A criminal investigation has been launched into Kobe Steel Ltd.'s product data fabrication scandal — one of a series of similar problems that surfaced at major Japanese companies and shook international trust in the nation's manufacturing industry. The joint probe by the special investigation squad of the Tokyo District Public Prosecutor's Office and the Metropolitan Police Department should aim to rebuild that trust by exposing how and why falsification of product inspection data has been allowed to go on for decades. The correct lessons must be learned to prevent a recurrence of the problem.
In the scandal that surfaced last October, inspection data on Kobe Steel's aluminum and copper products at 23 domestic and overseas plants was found to have been altered to make it look like the products met customer specifications, such as strength, when in fact they did not — or sometimes the data was fabricated without inspections taking place.

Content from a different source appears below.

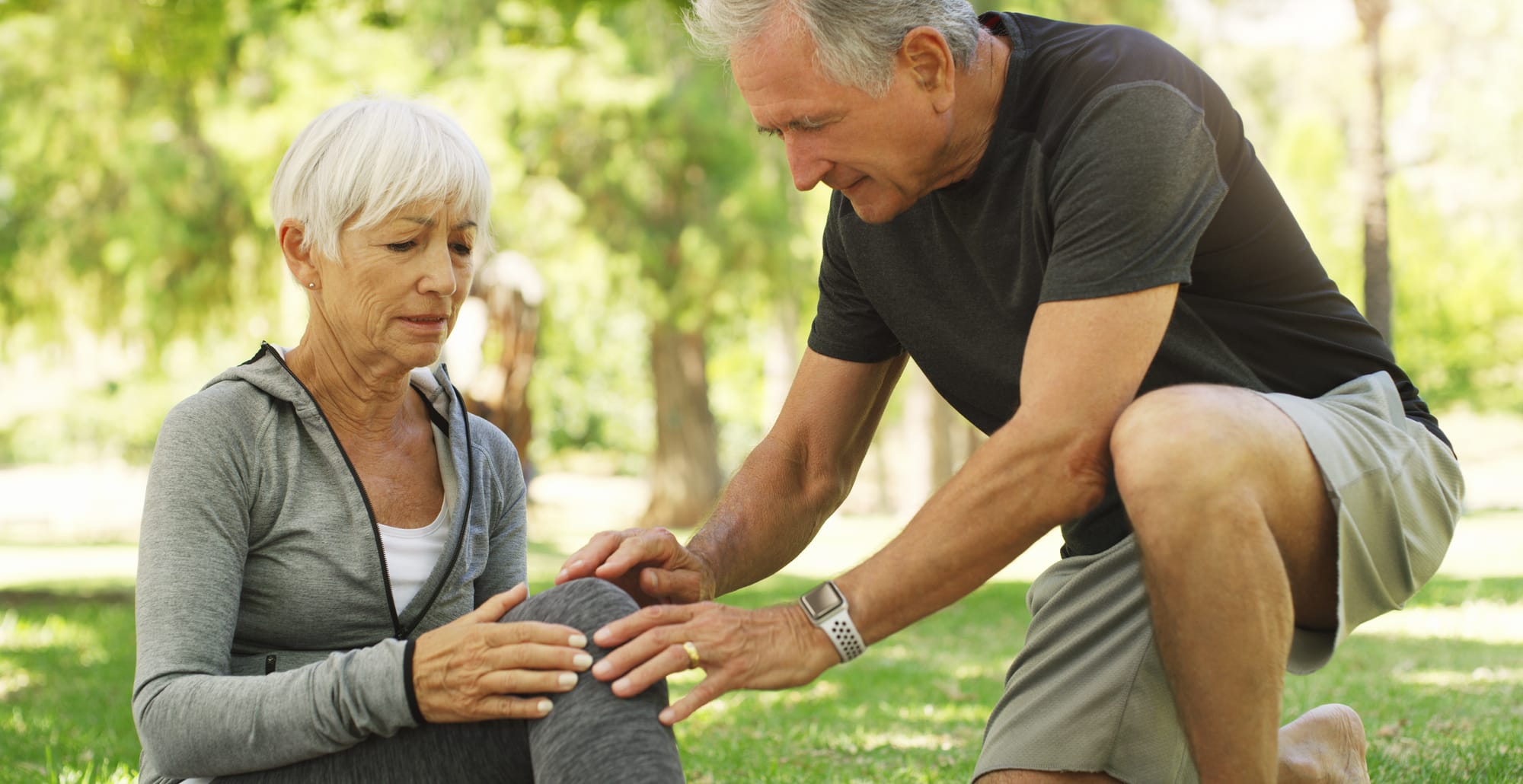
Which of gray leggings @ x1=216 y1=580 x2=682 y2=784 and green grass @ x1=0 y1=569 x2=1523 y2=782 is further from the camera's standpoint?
green grass @ x1=0 y1=569 x2=1523 y2=782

The data falsification reportedly dated back at least to the 1970s at an aluminum product plant in Tochigi Prefecture.
Products with falsified data had been shipped to more than 600 of Kobe Steel's domestic and overseas customers and were used in products ranging from automobiles to passenger jets and bullet trains — whose performance directly affects the safety of consumers. Some of the products were used in nuclear power plants; Kansai Electric Power Co. delayed the restart of its Oi plant in Fukui Prefecture by two months because of the data falsification problem.